A deal on Article 50 simply requires a settlement of the £39 billion divorce bill, agreement on EU citizen rights and a settlement of the Irish Border issue.

It doesn’t require a finalised trade deal, only a statement of principles. Thereafter, the UK remains in a transition until 2020 (at least) before any trade deal has to be signed off.

In that period, Britain remains under all the existing rules of the single market, customs union etc – though of course without having any say in them.

This is the so-called “blind Brexit” scenario, which despite all their fulminations about Chequers, the Tory Brexiteers may have decided is their best option.

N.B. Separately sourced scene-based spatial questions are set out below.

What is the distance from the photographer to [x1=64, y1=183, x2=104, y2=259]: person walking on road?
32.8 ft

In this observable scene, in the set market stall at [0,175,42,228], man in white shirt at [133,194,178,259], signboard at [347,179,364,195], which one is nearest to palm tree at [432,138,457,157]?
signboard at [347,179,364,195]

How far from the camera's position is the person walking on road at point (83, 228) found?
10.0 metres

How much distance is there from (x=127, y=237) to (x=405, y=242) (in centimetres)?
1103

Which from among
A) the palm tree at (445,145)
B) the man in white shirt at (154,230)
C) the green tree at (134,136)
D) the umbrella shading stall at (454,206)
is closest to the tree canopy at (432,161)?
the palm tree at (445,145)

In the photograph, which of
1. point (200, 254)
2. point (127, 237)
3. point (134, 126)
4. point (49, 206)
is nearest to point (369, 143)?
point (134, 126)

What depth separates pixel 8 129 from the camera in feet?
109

Rather than come out now and be upfront about what Britain’s future trading relations are likely to be – their shelved Plan B – they just want to get Britain over the hurdle of Article 50 in March next year.

After that, Britain will be irrevocably out of the European Union and – they believe – will be left with no choice but to experience the cold bath of the free market come 2021.

Britain is most unlikely ever to rejoin the EU.

And this is because on March 29 we lose our opt-outs, most importantly, from the single European currency.

The truth is that Britain already has a very good deal with the EU, getting all the benefits of the single market, without having to adopt the euro, and with special discounts to our budget contribution.

It is most unlikely that the EU would agree to these being restored in the unlikely event that Britain reapplies for membership.

While Brussels has rejected as unworkable most of the Chequers proposals for remaining in the single market for goods, EU chief negotiator Michel Barnier might still see it as the basis for an agreement in principle.

After all,Theresa May’s Chequers plan concedes that Britain would accept adjudications of the European Court of Justice.

Brussels may well see that as a green light to offer qualified acceptance.

Then Britain will be out – without any finalised trade deal. And make no mistake: there will be no going back.